Stunning indeed. Stunned are the charities about to be deprived of US funding because they think family planning is an important part of development policy. Stunned are the refugees of Iraq and Syria, about to be deprived of hope of making it to safety in a country which has been partly or even wholly responsible for the tragedies their lives have become.

Stunned are civil servants in America’s environmental agencies who have been gagged by their own president lest they contradict him to the media. Stunned are election officials who have been told 5 million voted illegally in November when they didn’t. Stunned are the photographers who captured empty spaces at the inauguration only to be told there were none.

Stunned more than anyone is Mexico which finds itself having to deal with the preposterous notion that a wall will now be erected along the border with the United States and the yet more preposterous one that it, not America, should pay for it. It’s American soil it will be built on.

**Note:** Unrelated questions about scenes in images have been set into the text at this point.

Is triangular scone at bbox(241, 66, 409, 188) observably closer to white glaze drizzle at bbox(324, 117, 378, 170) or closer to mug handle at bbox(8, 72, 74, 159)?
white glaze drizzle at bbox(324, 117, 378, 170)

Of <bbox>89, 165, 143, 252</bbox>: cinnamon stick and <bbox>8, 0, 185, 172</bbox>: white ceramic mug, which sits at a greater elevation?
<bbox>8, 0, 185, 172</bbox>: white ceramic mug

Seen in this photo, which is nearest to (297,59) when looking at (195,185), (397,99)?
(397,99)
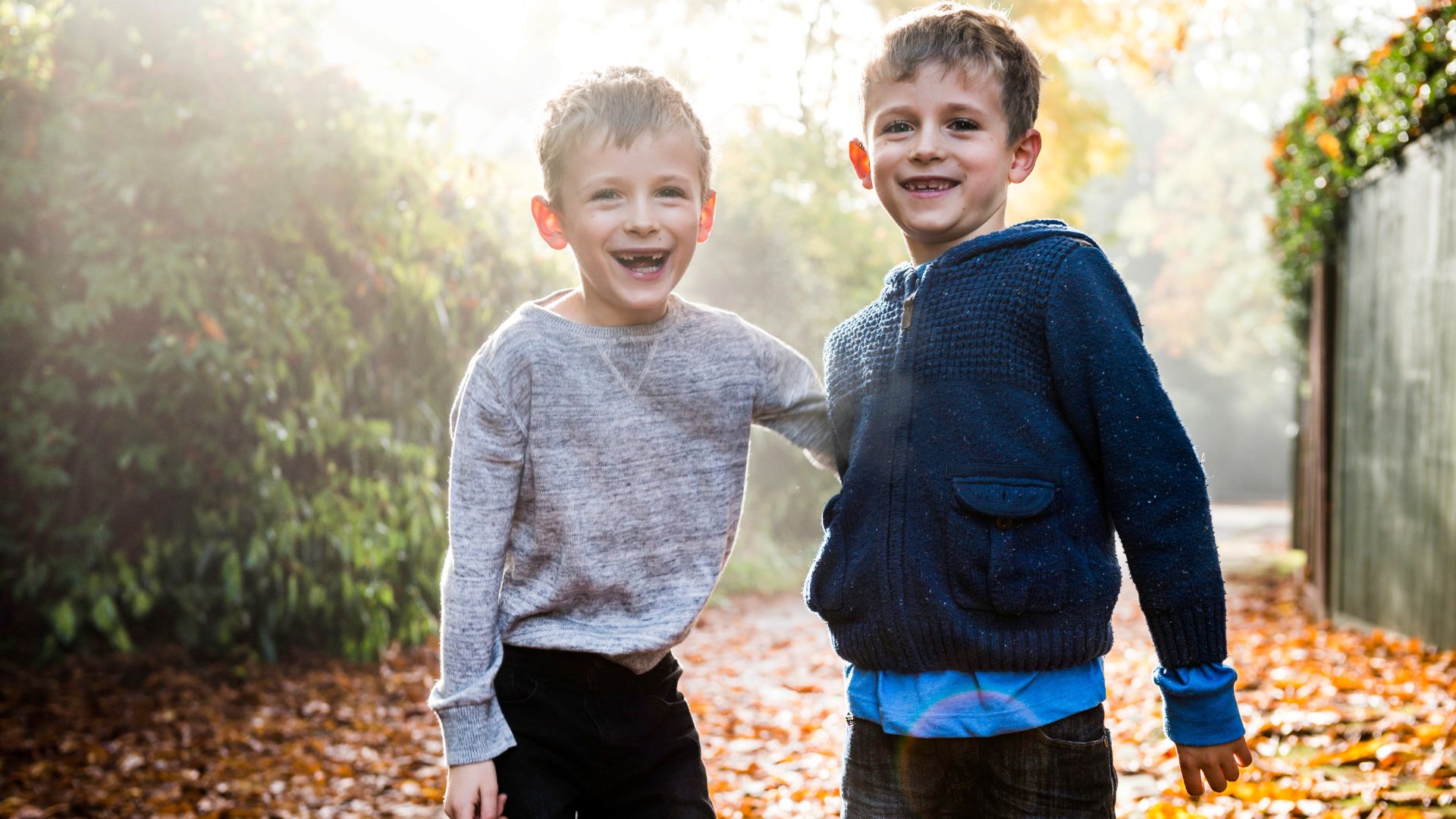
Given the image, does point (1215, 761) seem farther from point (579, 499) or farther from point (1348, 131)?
point (1348, 131)

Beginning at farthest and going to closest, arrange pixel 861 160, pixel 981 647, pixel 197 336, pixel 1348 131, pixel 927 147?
pixel 1348 131 < pixel 197 336 < pixel 861 160 < pixel 927 147 < pixel 981 647

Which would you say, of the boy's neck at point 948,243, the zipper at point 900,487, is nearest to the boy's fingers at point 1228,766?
the zipper at point 900,487

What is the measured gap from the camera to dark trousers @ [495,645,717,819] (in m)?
2.04

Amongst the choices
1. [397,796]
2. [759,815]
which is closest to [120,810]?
[397,796]

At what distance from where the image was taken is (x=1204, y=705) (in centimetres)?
169

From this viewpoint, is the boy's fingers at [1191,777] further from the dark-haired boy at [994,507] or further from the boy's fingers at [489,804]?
the boy's fingers at [489,804]

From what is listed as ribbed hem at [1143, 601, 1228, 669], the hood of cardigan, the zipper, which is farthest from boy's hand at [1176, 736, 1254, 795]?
the hood of cardigan

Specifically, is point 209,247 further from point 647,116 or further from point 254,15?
point 647,116

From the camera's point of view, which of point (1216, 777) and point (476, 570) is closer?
point (1216, 777)

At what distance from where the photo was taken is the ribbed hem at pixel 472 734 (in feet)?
6.49

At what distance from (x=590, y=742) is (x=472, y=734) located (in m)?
0.21

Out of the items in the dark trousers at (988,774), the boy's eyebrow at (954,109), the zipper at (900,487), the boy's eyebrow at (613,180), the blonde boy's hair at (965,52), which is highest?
the blonde boy's hair at (965,52)

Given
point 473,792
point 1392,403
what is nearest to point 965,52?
point 473,792

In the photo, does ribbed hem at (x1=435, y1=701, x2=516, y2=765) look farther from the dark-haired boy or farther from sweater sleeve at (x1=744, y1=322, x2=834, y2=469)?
sweater sleeve at (x1=744, y1=322, x2=834, y2=469)
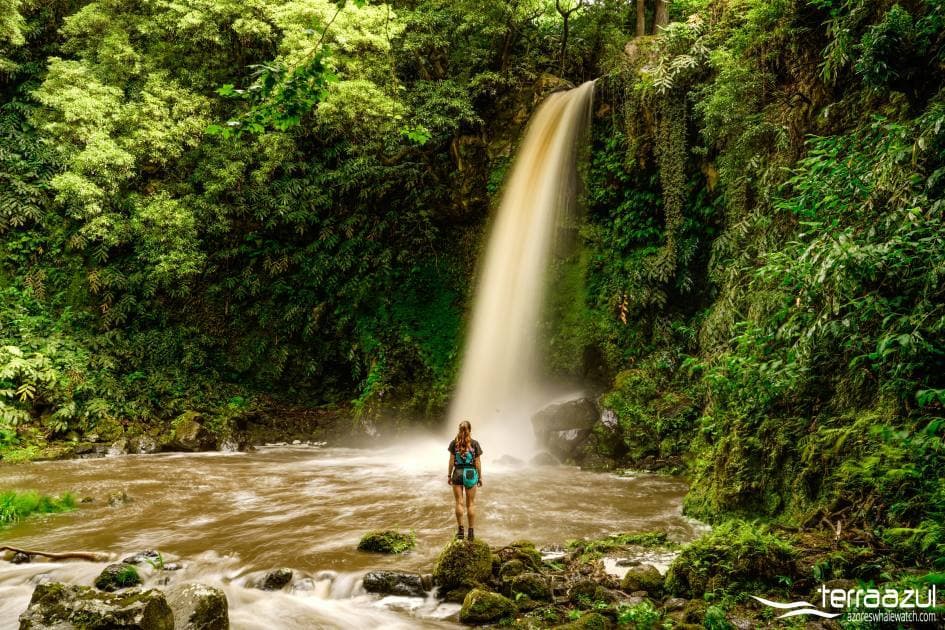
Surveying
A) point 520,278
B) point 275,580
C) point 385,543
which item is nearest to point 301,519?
point 385,543

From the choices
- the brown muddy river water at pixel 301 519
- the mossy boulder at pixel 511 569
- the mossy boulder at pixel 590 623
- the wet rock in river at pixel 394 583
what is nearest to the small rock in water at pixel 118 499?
the brown muddy river water at pixel 301 519

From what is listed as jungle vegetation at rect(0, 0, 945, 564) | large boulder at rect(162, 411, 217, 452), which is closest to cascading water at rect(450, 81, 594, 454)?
jungle vegetation at rect(0, 0, 945, 564)

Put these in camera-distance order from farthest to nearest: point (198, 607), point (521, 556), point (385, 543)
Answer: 1. point (385, 543)
2. point (521, 556)
3. point (198, 607)

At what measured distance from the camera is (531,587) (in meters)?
4.56

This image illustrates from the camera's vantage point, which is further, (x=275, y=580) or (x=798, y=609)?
(x=275, y=580)

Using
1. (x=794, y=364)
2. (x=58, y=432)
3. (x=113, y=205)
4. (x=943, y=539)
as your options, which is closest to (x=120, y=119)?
(x=113, y=205)

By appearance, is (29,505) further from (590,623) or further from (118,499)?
(590,623)

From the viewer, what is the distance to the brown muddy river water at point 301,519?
4.91 meters

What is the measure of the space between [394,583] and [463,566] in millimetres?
647

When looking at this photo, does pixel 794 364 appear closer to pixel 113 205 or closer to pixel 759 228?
pixel 759 228

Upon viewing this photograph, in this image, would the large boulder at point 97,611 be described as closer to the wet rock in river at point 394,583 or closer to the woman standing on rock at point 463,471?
the wet rock in river at point 394,583

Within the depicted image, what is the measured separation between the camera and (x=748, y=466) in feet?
20.8

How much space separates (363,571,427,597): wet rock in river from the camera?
485 centimetres

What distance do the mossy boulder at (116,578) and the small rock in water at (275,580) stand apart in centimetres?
110
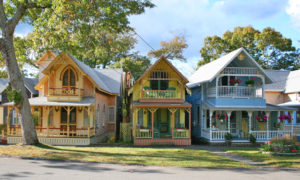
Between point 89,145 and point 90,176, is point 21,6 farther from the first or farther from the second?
point 90,176

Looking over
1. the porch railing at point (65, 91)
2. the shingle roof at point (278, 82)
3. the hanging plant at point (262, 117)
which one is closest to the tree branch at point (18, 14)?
the porch railing at point (65, 91)

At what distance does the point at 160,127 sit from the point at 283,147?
33.1ft

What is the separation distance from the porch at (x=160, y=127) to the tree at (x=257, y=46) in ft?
68.0

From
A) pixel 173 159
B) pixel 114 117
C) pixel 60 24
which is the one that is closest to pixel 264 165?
pixel 173 159

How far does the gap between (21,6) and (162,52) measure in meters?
32.2

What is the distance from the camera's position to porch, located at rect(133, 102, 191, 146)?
67.8ft

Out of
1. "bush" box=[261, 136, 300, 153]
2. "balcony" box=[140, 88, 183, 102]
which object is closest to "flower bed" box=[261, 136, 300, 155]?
"bush" box=[261, 136, 300, 153]

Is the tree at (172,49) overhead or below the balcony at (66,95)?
overhead

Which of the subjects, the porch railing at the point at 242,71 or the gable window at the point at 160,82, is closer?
the porch railing at the point at 242,71

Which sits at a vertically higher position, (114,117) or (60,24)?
Result: (60,24)

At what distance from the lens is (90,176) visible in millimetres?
9773

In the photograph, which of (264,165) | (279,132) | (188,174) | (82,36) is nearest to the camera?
(188,174)

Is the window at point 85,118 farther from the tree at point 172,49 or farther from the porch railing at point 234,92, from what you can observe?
the tree at point 172,49

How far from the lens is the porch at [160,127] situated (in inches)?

Ms May may have been giddy to be the first foreign leader to enter Trumpland. Enrique Peña Nieto, Mexico’s President, had taken a stand, cancelling his visit to Washington set for next week. What did she have to say about that? Nothing, nothing at all. The special relationship must not be put at risk. She said there might be times the two of them disagree, but that was it.

It’s a shame. The British excel at the quiet but devastating put-down. And admonishment that went right over his head would have been best. It would have cost her nothing politically at home either where Nigel Farage runs his Trump fan-club of one. How about a line about loving thy neighbour as yourself? But it’s Trump First now. Even America First comes second.

If ever there was a time for a Prime Minister not to fawn in the Oval Office it was this week. Has Downing Street grasped all the dangers that the Trump presidency represents? The rupture of the world order that may be about to happen? Where exactly are the interests of Britain and Trump aligned now he’s in office? The EU? He relishes that it might crumble more. America as leader of the world? America First. Return to protectionism. Fortress America.

Take Mr Trump’s word on nothing. Surely we know that by now. Ask Peña Nieto. When he and then candidate Trump held a joint press conference in Mexico City last August, Mr Trump boldly stated they hadn’t discussed who would pay for the border wall. They had. Mr Peña Nieto was reduced to revealing the truth in a Twitter message after Trump had gone.

Why should we believe him when he says he will leave torture matters to Mattis? That he loves Nato all of a sudden? That he won’t rush to lift sanctions on Russia so his affair with Putin is made real. Or he cares at all about a big new trade deal with Britain? Or that he will even remember the name of the British Prime Minister by the time he wakes up the next morning? Yet fawn she had to, because in a Brexit world, America comes first – to Britain. Even more so than it did before.

On the level of personalities, it’s doubtful that May was any more awed by Trump than he was by her. Yet, it’s sad to see yet another British leader awed by the office of the President, even when the person occupying it deserves another response. For everything he has said and done in his first week in office, it would have been good to have seen less Bakewell and more tart.